=== DATA BELOW ===

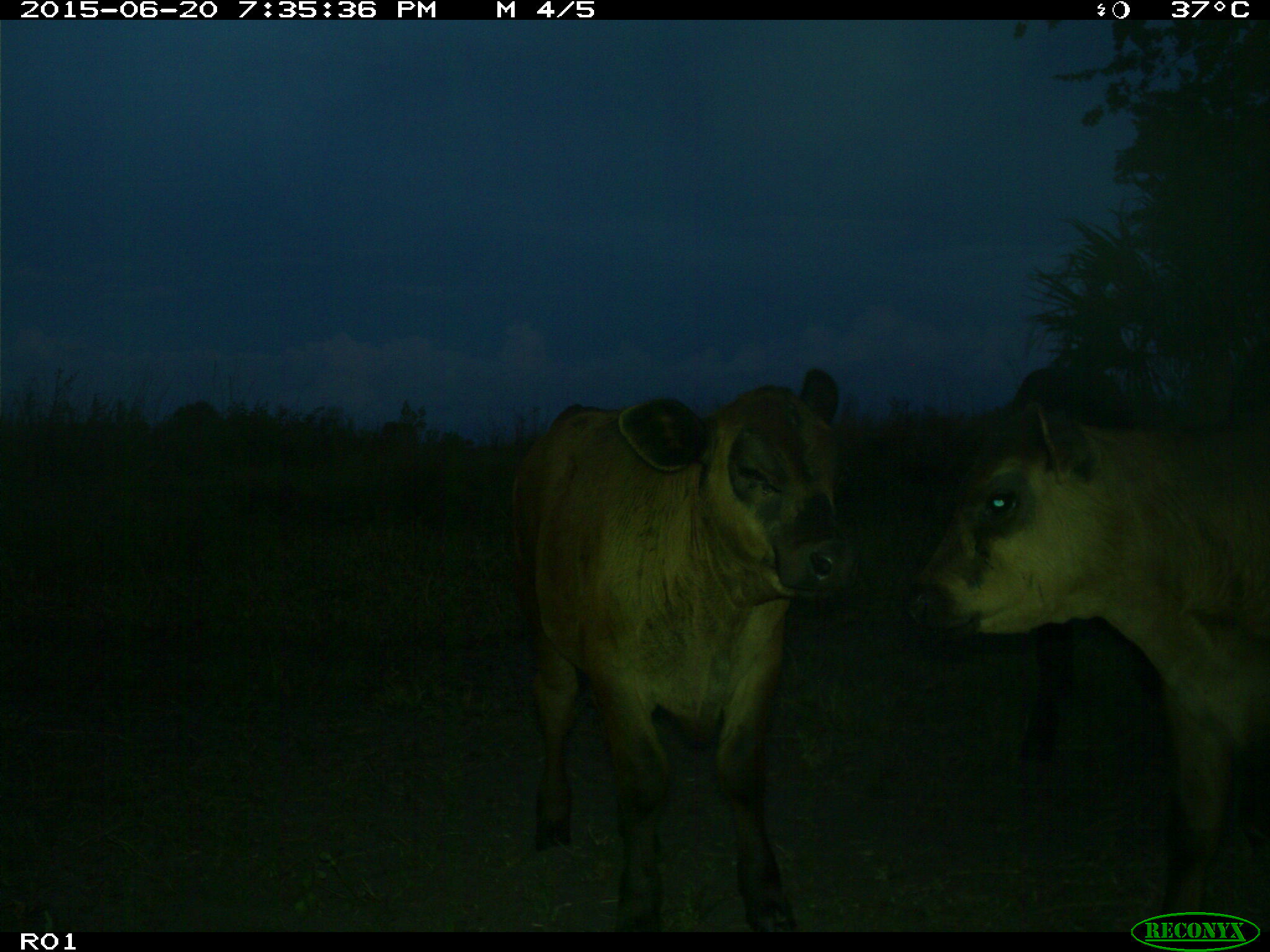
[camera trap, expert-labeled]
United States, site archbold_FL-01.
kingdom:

===

HOW TO COMPLETE THIS TASK:
What the answer must hold: all the data above, given again exactly, without pictures.

RESULT FOR THIS EXERCISE:
[camera trap, expert-labeled]
United States, site archbold_FL-01.
kingdom:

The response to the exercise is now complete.